To start monitoring and recovery for composite group RDFAmon:

symrecover start –cg RDFAmon –mode async –options recover_srdf.txt

 

Note:  The group, mode and options file must be specified.

Task 4:    Stop symrecover

Type Ctrl/C to manually stop symrecover.

To stop a symrecover task running in the background, use one of the following options per your operating system:

·         Windows – Cancel the task in the Scheduled Tasks, or use End Task in the Task Manager.
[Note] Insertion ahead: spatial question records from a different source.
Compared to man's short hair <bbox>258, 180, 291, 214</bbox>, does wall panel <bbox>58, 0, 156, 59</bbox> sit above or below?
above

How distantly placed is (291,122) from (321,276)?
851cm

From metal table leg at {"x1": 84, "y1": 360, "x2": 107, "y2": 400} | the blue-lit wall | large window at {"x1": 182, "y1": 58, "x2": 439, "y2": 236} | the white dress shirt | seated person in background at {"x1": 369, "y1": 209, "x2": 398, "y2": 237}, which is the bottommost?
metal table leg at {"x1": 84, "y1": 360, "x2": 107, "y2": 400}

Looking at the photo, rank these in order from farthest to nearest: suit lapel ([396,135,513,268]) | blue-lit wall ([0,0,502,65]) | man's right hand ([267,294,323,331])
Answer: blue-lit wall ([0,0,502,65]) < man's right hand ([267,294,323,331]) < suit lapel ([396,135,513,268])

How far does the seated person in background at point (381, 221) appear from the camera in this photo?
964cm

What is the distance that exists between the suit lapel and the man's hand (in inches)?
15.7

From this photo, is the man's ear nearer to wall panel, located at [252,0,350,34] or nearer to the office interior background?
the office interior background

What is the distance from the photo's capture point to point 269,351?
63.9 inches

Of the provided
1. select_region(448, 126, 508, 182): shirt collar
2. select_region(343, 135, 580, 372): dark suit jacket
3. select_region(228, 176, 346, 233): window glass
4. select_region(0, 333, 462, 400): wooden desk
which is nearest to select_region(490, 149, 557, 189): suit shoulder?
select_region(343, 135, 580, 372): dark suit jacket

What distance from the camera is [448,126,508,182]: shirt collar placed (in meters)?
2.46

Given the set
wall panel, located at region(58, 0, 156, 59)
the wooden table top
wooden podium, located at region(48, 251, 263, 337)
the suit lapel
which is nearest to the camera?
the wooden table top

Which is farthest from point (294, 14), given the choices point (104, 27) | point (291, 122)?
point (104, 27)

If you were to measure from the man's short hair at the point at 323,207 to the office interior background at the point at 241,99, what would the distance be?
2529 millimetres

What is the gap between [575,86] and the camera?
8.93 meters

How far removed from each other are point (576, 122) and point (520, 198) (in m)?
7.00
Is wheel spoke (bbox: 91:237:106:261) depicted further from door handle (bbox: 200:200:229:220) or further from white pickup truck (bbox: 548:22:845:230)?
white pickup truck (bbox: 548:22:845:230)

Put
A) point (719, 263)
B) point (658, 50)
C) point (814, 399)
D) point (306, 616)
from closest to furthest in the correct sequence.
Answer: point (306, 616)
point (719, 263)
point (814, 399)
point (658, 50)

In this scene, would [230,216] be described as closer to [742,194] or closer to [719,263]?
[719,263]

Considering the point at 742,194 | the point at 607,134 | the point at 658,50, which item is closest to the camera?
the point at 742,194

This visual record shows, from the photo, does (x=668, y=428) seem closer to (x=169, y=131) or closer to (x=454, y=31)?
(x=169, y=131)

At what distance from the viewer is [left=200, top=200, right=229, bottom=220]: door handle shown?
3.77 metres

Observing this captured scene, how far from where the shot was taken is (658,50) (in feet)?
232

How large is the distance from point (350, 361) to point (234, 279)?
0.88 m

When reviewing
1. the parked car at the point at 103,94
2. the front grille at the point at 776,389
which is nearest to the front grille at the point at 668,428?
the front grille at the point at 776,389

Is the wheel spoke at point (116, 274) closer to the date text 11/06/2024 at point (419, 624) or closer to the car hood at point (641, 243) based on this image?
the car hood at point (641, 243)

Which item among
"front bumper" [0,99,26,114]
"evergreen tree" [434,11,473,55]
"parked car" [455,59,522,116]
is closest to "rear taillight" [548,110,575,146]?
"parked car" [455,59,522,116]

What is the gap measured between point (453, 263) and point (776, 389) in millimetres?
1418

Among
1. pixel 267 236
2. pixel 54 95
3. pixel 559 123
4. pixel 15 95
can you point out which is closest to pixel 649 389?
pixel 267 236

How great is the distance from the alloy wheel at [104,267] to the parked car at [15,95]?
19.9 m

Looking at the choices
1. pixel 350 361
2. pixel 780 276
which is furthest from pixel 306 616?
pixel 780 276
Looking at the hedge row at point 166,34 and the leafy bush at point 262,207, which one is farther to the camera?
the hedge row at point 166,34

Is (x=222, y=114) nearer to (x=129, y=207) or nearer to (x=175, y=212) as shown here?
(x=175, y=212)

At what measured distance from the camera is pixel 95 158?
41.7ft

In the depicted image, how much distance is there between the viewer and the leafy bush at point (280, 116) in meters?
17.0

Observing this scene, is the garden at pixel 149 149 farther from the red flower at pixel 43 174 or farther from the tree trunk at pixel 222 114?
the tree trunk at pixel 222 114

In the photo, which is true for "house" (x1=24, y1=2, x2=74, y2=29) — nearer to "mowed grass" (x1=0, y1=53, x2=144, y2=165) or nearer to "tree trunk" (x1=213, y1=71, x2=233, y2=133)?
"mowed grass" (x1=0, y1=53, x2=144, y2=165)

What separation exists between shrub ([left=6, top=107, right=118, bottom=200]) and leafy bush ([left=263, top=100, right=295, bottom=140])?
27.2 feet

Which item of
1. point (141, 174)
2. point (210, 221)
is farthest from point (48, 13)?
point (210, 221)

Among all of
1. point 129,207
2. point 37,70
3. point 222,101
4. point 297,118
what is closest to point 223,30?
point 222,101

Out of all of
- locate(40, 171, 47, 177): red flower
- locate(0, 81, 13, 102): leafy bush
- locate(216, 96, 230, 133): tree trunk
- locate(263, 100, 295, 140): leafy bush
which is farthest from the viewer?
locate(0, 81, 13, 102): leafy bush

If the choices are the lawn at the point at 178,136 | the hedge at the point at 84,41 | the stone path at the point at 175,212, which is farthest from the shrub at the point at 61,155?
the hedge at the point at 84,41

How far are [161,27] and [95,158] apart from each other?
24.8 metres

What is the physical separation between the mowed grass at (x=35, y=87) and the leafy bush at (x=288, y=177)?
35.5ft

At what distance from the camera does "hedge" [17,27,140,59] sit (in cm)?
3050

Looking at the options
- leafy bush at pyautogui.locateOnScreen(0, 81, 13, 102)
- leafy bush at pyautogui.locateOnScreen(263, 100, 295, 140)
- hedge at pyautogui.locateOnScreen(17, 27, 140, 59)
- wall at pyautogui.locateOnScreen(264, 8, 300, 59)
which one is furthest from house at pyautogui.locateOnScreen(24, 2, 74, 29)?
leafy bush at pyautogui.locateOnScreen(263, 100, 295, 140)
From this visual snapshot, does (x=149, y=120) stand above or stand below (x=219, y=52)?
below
·         UNIX – Issue the kill command

 

Note:  If the symrecover operation is only monitoring (i.e., no failure recovery or BCV resynchronization is in progress), then no additional action is necessary. If the symrecover operation is stopped in the middle of a BCV resynchronization or a recovery effort, then the state of the devices must be reviewed. This action would require an evaluation of the device group and BCVs to determine exactly where the recovery process stopped.

When symrecover exits, information is written to the log file and can be reviewed.

If there is an error condition, and email notification has been turned on, an email is sent out.